La actividad agropecuaria soporta una situación conflictiva de consecuencias alarmantes, generada simplemente por el desempeño del sector, que se constituyó en una expresión contemporánea exitosa de la economía argentina junto con la industria y los servicios vinculados con su desarrollo.

Pero lo más sorprendente es el desconocimiento y la superficialidad que acompañan al tratamiento del tema por parte del Gobierno nacional. Esto puede tener consecuencias imprevisibles con elevados costos sociales en términos de empleo, uso de las capacidades productivas y pérdida de nuestro prestigio internacional.

A esta altura, el conflicto se ha tornado irracional porque no se considera de manera objetiva qué está en juego y menos los aportes del campo a la economía nacional. La agro-industria, por ejemplo, congrega un entramado de 41 actividades productivas que en conjunto representa casi el 20% del PBI. Desde el punto de vista de la promoción del empleo, su contribución equivale al 36% de la ocupación laboral total en la Argentina, con significativa proporción de mano de obra calificada.

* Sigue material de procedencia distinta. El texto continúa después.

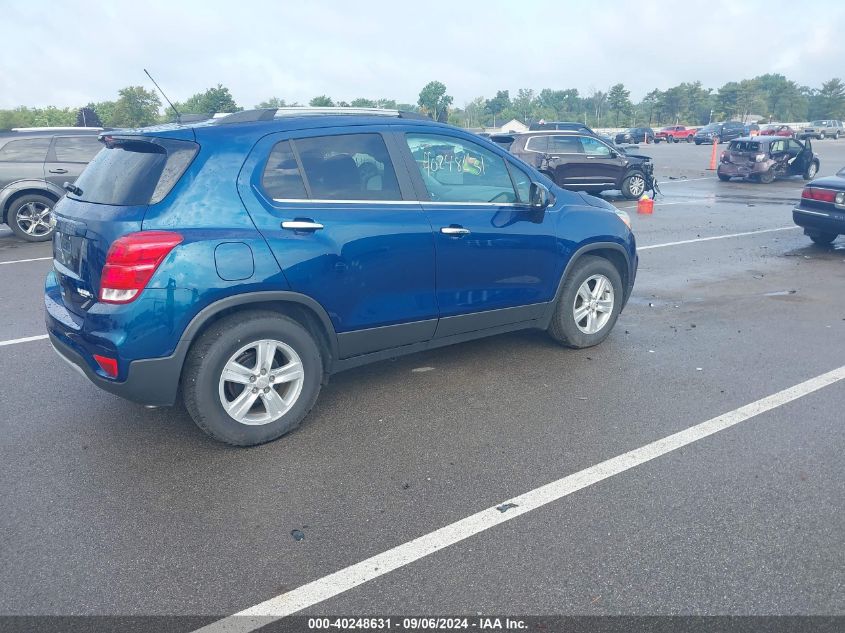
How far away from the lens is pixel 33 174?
11.5m

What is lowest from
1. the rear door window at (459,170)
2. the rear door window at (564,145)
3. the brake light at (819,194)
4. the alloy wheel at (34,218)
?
the alloy wheel at (34,218)

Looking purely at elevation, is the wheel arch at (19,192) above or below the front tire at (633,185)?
above

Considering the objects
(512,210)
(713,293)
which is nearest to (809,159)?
(713,293)

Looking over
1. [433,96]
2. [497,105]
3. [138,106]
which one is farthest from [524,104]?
[138,106]

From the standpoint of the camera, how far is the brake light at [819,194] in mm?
9930

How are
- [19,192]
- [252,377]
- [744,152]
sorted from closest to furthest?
[252,377], [19,192], [744,152]

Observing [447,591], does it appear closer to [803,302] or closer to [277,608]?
[277,608]

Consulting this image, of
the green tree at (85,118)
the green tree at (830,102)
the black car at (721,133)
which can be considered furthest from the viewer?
the green tree at (830,102)

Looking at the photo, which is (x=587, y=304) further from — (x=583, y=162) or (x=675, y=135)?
(x=675, y=135)

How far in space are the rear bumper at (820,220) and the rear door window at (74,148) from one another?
36.4 ft

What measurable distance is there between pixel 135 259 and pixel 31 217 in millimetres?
9340

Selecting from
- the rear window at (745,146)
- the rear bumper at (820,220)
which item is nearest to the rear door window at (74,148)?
the rear bumper at (820,220)

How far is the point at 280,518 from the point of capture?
3.39 m

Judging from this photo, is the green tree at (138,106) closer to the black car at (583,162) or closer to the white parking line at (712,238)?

Su aporte es manifiestamente importante en materia de generación de recaudaciones fiscales y de ganancias en divisas que sirven para liberar al sector externo de los pesados endeudamientos externos. Esta actividad aporta el equivalente al 12% del PBI, o el 40% de la recaudación total y su contribución en el sector externo es igualmente positiva. Las exportaciones agropecuarias representan el 33% de la producción del campo o sea más del 50% de las ventas externas totales del país. Y gracias a ello, exhibe un aporte en divisas superavitario, de unos 20.000 millones de dólares.

Cuando se examina el tejido social del agro, es fácil advertir la democratización del sector, como lo pone de manifiesto el hecho de que el 74% de los productores rurales posea menos de 100 hectáreas, según relevó la Superintendencia de Seguros de la Nación, desmintiendo así la supuesta hegemonía terrateniente, que suele denunciar el Gobierno, cada vez que critica a los ruralistas.

A esta altura, el conflicto del agro debería estar resuelto, y las autoridades deberían tener políticas activas para el crecimiento del campo, dejando de lado ideologías perimidas o irracionalidades personales que no conducen a ningún lado.